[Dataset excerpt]
====

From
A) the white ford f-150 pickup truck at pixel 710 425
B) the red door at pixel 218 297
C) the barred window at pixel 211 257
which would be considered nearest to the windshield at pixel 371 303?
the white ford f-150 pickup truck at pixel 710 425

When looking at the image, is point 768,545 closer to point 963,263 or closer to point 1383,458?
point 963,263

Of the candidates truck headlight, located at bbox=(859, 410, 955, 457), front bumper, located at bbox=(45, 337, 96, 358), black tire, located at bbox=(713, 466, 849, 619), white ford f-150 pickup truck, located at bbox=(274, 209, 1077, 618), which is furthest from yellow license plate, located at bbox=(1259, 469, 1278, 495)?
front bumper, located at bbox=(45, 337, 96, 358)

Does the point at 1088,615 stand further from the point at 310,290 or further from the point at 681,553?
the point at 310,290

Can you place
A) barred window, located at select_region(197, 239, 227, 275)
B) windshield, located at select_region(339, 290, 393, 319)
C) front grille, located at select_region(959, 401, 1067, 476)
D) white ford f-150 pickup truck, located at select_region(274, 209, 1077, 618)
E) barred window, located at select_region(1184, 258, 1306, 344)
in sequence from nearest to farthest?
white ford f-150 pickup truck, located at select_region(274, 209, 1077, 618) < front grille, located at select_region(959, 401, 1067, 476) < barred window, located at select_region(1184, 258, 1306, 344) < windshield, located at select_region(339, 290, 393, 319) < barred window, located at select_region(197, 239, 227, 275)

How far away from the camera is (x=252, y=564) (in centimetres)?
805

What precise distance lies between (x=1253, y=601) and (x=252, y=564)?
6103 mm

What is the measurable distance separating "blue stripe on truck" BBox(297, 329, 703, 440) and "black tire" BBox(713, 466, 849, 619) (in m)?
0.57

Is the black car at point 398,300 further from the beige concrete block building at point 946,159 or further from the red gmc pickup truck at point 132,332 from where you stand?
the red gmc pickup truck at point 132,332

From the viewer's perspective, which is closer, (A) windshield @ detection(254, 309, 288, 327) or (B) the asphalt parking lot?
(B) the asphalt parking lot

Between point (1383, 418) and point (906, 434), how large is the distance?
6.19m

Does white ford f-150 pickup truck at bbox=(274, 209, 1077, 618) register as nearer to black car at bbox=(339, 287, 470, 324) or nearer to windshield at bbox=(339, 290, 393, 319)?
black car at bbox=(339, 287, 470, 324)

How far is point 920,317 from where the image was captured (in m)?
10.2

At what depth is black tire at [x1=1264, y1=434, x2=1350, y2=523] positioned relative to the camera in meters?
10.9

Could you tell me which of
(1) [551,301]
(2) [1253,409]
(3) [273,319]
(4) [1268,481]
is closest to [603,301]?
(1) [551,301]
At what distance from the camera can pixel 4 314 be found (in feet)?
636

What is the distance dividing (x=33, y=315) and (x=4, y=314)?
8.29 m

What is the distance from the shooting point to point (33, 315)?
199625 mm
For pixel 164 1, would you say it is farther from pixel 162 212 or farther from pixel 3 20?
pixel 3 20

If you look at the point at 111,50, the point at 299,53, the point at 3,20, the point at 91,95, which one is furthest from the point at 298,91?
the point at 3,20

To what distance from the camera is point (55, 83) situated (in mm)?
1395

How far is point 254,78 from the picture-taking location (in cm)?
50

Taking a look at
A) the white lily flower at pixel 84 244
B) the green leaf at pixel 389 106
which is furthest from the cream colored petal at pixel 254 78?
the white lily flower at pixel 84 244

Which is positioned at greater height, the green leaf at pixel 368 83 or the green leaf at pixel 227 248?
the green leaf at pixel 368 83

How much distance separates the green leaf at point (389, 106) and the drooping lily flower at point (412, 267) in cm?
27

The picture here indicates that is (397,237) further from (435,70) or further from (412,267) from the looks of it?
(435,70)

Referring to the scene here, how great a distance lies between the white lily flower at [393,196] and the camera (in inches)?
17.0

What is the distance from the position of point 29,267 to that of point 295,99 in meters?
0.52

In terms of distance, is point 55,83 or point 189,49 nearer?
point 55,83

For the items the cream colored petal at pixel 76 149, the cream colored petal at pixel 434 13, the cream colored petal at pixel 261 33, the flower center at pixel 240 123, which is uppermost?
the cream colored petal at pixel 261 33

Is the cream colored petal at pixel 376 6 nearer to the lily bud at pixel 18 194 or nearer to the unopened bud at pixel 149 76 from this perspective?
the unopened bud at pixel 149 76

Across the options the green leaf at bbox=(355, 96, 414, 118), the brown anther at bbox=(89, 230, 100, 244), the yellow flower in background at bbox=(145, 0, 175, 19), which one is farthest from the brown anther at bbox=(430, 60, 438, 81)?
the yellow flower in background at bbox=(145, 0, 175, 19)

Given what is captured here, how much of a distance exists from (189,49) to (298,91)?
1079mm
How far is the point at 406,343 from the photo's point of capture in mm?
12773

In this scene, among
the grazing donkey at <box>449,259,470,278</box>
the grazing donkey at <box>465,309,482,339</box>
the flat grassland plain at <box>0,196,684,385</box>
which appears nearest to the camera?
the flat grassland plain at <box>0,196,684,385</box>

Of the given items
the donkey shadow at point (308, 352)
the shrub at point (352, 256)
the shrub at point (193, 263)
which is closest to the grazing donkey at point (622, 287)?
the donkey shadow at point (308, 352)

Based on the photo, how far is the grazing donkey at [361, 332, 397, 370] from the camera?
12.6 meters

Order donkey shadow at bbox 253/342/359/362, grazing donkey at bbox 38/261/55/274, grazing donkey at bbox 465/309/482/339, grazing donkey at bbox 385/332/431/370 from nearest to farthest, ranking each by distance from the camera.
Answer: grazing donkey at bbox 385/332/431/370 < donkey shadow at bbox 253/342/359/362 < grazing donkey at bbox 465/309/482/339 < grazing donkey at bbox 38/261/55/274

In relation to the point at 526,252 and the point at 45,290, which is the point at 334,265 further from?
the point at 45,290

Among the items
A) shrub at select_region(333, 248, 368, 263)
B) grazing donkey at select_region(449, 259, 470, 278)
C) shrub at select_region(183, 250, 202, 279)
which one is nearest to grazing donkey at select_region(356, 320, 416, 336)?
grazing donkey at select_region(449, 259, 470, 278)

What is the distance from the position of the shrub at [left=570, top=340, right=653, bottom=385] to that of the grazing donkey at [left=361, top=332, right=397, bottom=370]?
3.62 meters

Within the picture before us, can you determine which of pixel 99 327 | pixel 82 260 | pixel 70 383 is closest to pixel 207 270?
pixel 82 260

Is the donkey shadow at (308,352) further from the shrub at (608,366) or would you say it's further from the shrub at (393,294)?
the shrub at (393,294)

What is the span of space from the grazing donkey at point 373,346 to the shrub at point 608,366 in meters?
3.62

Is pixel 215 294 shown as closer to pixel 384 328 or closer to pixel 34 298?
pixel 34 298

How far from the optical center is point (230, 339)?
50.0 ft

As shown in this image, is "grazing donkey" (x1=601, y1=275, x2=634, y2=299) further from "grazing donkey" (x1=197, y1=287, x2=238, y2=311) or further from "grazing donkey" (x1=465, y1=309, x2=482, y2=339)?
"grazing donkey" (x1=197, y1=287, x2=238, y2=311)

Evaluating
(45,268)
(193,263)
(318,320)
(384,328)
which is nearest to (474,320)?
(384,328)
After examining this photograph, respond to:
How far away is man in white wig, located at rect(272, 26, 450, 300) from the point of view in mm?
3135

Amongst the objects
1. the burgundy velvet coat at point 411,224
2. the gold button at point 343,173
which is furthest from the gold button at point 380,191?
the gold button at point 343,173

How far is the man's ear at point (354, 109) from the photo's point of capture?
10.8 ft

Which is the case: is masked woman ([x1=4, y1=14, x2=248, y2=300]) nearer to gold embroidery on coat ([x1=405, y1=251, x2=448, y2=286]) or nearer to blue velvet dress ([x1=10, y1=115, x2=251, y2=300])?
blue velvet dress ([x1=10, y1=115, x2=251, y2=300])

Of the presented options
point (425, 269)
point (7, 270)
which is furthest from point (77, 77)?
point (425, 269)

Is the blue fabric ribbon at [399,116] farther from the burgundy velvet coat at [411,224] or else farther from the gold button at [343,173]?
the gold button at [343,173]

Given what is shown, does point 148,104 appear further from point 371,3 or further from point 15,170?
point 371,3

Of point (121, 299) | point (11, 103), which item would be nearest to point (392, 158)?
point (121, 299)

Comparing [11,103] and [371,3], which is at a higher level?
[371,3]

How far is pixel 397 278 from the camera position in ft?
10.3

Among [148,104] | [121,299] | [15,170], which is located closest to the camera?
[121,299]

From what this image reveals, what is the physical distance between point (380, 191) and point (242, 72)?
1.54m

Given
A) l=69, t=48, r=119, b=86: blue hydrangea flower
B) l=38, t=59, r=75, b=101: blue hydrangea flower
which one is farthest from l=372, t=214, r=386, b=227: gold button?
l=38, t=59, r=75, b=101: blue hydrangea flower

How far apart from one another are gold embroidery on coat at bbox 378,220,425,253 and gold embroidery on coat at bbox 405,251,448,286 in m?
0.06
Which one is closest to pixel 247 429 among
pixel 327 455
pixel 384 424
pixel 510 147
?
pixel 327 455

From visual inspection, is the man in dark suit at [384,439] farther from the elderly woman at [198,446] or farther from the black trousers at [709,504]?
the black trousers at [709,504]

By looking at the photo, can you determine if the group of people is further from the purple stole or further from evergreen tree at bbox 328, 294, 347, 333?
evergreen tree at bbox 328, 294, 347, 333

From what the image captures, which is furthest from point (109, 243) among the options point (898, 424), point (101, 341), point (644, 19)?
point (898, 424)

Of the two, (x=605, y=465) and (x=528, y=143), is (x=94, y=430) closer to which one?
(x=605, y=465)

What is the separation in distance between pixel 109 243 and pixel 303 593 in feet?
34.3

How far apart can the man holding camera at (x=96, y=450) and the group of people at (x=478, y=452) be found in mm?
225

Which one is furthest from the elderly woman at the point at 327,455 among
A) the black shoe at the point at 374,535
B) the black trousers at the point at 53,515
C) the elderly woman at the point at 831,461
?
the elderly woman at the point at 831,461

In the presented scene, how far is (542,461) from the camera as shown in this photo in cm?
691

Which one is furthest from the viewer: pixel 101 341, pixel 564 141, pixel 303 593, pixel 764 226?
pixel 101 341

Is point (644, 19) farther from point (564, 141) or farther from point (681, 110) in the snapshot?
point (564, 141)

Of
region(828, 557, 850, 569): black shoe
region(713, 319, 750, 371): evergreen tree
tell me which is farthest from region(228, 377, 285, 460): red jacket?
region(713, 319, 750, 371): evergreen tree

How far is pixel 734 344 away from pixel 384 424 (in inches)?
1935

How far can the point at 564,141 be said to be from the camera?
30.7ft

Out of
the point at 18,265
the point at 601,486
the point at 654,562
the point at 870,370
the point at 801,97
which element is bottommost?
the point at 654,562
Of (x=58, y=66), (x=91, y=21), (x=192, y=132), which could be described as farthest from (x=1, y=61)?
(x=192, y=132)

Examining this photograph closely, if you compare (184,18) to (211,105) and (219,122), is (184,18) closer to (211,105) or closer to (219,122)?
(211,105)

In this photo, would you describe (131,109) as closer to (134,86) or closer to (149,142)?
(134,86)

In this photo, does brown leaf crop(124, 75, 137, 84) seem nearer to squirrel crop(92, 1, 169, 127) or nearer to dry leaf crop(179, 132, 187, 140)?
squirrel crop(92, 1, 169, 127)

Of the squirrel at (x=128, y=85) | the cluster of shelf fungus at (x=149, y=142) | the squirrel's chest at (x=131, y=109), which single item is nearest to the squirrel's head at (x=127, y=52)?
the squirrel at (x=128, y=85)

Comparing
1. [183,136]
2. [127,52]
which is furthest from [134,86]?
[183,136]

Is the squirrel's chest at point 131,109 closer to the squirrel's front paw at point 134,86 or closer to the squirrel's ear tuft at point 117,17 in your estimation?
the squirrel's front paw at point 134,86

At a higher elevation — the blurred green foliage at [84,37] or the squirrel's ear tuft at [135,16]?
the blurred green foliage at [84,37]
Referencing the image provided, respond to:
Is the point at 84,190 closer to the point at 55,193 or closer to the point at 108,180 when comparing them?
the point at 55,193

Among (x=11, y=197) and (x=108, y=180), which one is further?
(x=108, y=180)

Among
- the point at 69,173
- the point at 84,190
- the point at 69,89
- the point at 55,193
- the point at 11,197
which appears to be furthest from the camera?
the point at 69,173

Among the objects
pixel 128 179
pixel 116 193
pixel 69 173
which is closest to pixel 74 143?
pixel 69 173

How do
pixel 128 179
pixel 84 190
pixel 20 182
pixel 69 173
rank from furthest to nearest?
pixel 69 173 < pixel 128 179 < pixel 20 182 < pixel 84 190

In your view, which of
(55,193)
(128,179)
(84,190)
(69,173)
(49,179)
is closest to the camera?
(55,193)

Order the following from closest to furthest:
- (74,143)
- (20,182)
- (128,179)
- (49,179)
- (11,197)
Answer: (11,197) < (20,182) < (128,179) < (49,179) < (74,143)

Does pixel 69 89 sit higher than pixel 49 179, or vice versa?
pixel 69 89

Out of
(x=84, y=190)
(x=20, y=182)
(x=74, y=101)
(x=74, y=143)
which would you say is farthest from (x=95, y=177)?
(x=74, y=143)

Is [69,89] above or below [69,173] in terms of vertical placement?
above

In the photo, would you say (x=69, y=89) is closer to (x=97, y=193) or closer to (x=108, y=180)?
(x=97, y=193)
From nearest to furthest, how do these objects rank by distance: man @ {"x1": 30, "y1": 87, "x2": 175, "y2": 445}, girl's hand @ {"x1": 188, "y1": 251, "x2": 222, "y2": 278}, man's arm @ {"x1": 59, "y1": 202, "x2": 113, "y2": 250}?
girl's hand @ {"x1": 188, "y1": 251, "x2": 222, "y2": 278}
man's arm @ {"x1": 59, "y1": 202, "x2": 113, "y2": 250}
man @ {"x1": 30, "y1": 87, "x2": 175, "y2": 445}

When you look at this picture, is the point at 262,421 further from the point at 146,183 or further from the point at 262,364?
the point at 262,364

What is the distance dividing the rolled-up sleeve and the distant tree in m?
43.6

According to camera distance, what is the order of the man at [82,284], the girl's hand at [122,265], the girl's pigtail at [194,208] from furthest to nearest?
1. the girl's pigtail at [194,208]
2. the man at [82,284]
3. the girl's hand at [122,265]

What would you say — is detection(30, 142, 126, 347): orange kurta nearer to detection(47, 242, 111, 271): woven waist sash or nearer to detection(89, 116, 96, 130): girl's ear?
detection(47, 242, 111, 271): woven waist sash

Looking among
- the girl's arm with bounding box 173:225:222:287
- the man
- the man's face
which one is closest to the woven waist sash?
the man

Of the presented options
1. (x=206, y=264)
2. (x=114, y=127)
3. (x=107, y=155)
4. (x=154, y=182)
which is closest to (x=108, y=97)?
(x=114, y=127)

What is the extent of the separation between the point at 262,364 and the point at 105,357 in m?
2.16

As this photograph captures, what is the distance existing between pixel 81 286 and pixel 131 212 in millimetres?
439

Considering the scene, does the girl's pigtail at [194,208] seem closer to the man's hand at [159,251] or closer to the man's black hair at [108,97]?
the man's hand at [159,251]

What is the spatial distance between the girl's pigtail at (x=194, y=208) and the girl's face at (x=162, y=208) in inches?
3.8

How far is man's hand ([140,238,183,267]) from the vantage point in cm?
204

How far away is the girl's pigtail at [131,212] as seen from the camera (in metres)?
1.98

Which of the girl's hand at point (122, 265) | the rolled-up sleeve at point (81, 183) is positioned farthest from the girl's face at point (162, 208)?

====

Do this => Write out the lines above from the one containing "As this photograph" through the last, exactly as they are.

Solution for this task =>
As this photograph captures, what is the distance existing between pixel 81 286 and pixel 131 212 in millimetres?
439

Considering the scene, does the girl's pigtail at [194,208] seem closer to the man's hand at [159,251] or closer to the man's black hair at [108,97]?
the man's hand at [159,251]

What is the spatial distance between the girl's pigtail at (x=194, y=208) and the girl's face at (x=162, y=208) in inches?
3.8

How far is man's hand ([140,238,183,267]) from the vantage point in cm?
204

How far away is the girl's pigtail at [131,212] as seen from the camera (in metres)?
1.98

Which of the girl's hand at point (122, 265) | the rolled-up sleeve at point (81, 183) is positioned farthest from the girl's face at point (162, 208)?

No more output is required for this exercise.